Common Causes of Work Place Stress
Below are some common factors that can contribute to work place stress.
- Low pay
- Conflict with co-workers
- Little opportunity for advancement
- Little control over job decisions
- Feeling your work doesn’t matter
These stressors can take a toll on the mind and body and cause a number of different health problems including:
- Sleep difficulties
- Changes in eating habits (i.e. eating too much or too little)
- Stomach issues
- Difficulty Concentrating
- Short Temper
- Lowered immune system
How to Manage Your Stress
Taking a dual approach to managing your stress at work can do wonders in keeping negative stress at bay. First, recognize that stress begins in the mind and it’s our perception of events that causes the stress in the first place. Avoid “catastrophizing” or “awfulizing” petty situations. For example, thinking a small argument with a coworker is the end of the world and that forgiveness is not possible is one scenario that comes to mind.

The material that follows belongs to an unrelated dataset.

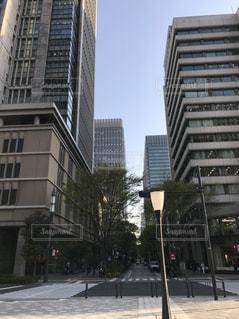 オフィス街の写真・画像素材[1094200]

It’s very easy to feel like you’re getting to a breaking point when small stressors like this continually chip away at your peace and serenity. It’s usually these “mental traps” that compound over time and small instances like this can add up to and cause the above-mentioned physical problems and bigger health challenges down the road. Changing your perception of stressful events can nullify these little episodes of stress or at least make them insignificant enough not to cause undue stress.
Secondly, be proactive in your approach to work stress. Getting into a meditation group or scheduling a weekly massage can do wonders in bringing down your stress level. Other techniques such as self-hypnotizing and visualization for relaxation can have a carry-over effect for keeping you more calm throughout the day. Neuro-linguistic programming can also help cut down on stress. This is an entire field in itself and uses “patterns” of visualization to change your perception of stressful events, in addition to other uses of the technology. You can get information on all these techniques at your local library or a book store to learn how to do these techniques correctly. It’s also important to practice these exercises on a regular basis to get the full benefit. Twenty minutes a day alone in a room is sufficient to get the full stress-reducing benefit.
The key here is to do something every day to combat the negative stress in your job. I’ve heard it said that if you’re not satisfied with or simply don’t like your job, you’ve got two choices: either quit your job or change the way you feel about it. In most cases, quitting is not an option, so the above tips can help in making it more bearable and/or peaceful without ruining your health.